Task details
Rewrite the listing below with "brass button" changed to "metal button" everywhere it appears and nothing else altered. Leave the pictures out of your answer.

Listed records
++++

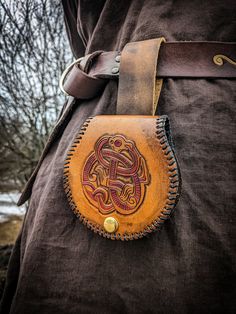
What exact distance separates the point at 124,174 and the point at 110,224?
14 centimetres

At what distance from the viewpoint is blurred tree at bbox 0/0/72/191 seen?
2.25m

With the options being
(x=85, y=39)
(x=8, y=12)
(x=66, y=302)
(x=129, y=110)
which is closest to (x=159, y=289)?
(x=66, y=302)

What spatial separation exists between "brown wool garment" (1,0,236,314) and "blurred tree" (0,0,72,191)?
174 centimetres

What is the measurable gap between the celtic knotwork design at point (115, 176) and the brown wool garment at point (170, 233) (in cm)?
11

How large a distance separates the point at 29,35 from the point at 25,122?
95 centimetres

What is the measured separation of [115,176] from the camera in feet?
2.26

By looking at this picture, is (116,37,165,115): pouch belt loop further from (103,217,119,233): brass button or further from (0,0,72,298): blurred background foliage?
(0,0,72,298): blurred background foliage

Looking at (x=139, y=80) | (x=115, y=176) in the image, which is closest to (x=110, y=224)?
(x=115, y=176)

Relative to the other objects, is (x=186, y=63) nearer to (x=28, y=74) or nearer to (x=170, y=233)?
(x=170, y=233)

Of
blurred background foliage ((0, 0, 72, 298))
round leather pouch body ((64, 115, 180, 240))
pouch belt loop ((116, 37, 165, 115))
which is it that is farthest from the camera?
blurred background foliage ((0, 0, 72, 298))

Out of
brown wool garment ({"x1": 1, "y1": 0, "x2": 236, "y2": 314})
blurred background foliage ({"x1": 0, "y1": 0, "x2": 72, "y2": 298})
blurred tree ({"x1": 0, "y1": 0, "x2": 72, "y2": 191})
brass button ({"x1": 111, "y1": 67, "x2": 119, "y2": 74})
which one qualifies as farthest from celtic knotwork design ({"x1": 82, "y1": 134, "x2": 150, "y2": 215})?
blurred tree ({"x1": 0, "y1": 0, "x2": 72, "y2": 191})

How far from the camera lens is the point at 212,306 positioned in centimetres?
63

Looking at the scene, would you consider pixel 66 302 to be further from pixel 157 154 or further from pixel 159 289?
pixel 157 154

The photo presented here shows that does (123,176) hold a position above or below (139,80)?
below
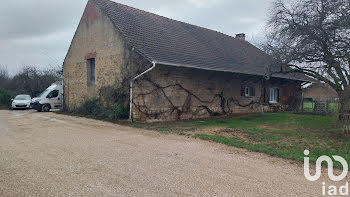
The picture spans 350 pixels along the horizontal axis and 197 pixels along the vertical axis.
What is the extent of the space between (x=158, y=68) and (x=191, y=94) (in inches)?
108

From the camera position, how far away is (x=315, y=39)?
11.5 meters

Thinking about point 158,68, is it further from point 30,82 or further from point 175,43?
point 30,82

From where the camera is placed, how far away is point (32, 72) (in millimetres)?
31922

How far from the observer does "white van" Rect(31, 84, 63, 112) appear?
19344mm

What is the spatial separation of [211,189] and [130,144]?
13.0ft

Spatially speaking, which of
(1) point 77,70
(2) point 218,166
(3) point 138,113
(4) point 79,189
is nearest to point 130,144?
(2) point 218,166

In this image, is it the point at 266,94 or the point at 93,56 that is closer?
the point at 93,56

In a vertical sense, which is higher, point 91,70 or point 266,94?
point 91,70

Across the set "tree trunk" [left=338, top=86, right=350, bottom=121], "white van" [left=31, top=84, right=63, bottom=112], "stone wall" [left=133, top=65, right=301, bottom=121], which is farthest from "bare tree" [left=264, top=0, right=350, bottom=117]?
"white van" [left=31, top=84, right=63, bottom=112]

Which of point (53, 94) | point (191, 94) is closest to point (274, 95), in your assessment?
point (191, 94)

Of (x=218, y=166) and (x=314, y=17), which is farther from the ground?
(x=314, y=17)

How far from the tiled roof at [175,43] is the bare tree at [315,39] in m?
1.67

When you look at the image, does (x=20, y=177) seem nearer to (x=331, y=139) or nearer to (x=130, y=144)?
(x=130, y=144)

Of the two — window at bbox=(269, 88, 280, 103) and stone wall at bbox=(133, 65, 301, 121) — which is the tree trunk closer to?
stone wall at bbox=(133, 65, 301, 121)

++++

Answer to this task
What exact distance separates the point at 124,174 and the point at 110,224?
14 centimetres

At what distance from the viewpoint is blurred tree at bbox 0/0/72/191 seen?
2.25m

With the options being
(x=85, y=39)
(x=8, y=12)
(x=66, y=302)
(x=129, y=110)
which is closest to (x=159, y=289)?
(x=66, y=302)

What spatial separation exists between "brown wool garment" (1,0,236,314) and "blurred tree" (0,0,72,191)?
174 centimetres

What is the measurable gap between the celtic knotwork design at point (115, 176) and the brown wool garment at point (170, 233) (in cm)?
11

How large a distance separates the point at 29,35 from the point at 25,122?
95 centimetres

What is the measured separation of [115,176] from the camera in feet?
2.26

By looking at this picture, is (116,37,165,115): pouch belt loop further from (103,217,119,233): metal button or further from (0,0,72,298): blurred background foliage?
(0,0,72,298): blurred background foliage

Looking at (x=139, y=80) | (x=115, y=176) in the image, which is closest to (x=110, y=224)?
(x=115, y=176)

Relative to the other objects, is (x=186, y=63) nearer to (x=28, y=74) or nearer to (x=170, y=233)?
(x=170, y=233)

Of
blurred background foliage ((0, 0, 72, 298))
round leather pouch body ((64, 115, 180, 240))
pouch belt loop ((116, 37, 165, 115))
which is it that is farthest from the camera?
blurred background foliage ((0, 0, 72, 298))

Out of
brown wool garment ({"x1": 1, "y1": 0, "x2": 236, "y2": 314})
blurred background foliage ({"x1": 0, "y1": 0, "x2": 72, "y2": 298})
blurred tree ({"x1": 0, "y1": 0, "x2": 72, "y2": 191})
metal button ({"x1": 111, "y1": 67, "x2": 119, "y2": 74})
which one qualifies as farthest from celtic knotwork design ({"x1": 82, "y1": 134, "x2": 150, "y2": 215})?
blurred tree ({"x1": 0, "y1": 0, "x2": 72, "y2": 191})

How far from the camera lens is the point at 212,306 positioned in centimetres?
63

Looking at the scene, would you consider pixel 66 302 to be further from pixel 157 154 or further from pixel 159 289?
pixel 157 154

The photo presented here shows that does (123,176) hold a position above or below (139,80)?
below
The picture spans 350 pixels along the horizontal axis and 197 pixels along the vertical axis.
What is the extent of the space between (x=158, y=68) and (x=191, y=94) (in inches)?
108

From the camera position, how far away is (x=315, y=39)?
11.5 meters

Thinking about point 158,68, is it further from point 30,82 or further from point 175,43?
point 30,82

From where the camera is placed, how far away is point (32, 72) (in millimetres)?
31922

How far from the observer does "white van" Rect(31, 84, 63, 112) appear?
19344mm

What is the spatial separation of [211,189] and [130,144]?
13.0ft

Spatially speaking, which of
(1) point 77,70
(2) point 218,166
(3) point 138,113
(4) point 79,189
is nearest to point 130,144?
(2) point 218,166

In this image, is it the point at 266,94 or the point at 93,56 that is closer?
the point at 93,56

In a vertical sense, which is higher, point 91,70 or point 266,94?
point 91,70

Across the set "tree trunk" [left=338, top=86, right=350, bottom=121], "white van" [left=31, top=84, right=63, bottom=112], "stone wall" [left=133, top=65, right=301, bottom=121], which is farthest from "bare tree" [left=264, top=0, right=350, bottom=117]?
"white van" [left=31, top=84, right=63, bottom=112]

Which of point (53, 94) | point (191, 94) is closest to point (274, 95), in your assessment?
point (191, 94)

Of (x=218, y=166) and (x=314, y=17), which is farther from the ground?
(x=314, y=17)

How far from the tiled roof at [175,43] is the bare tree at [315,39] in m?
1.67

When you look at the image, does (x=20, y=177) seem nearer to (x=331, y=139) or nearer to (x=130, y=144)?
(x=130, y=144)

Of the two — window at bbox=(269, 88, 280, 103) and stone wall at bbox=(133, 65, 301, 121) — which is the tree trunk closer to?
stone wall at bbox=(133, 65, 301, 121)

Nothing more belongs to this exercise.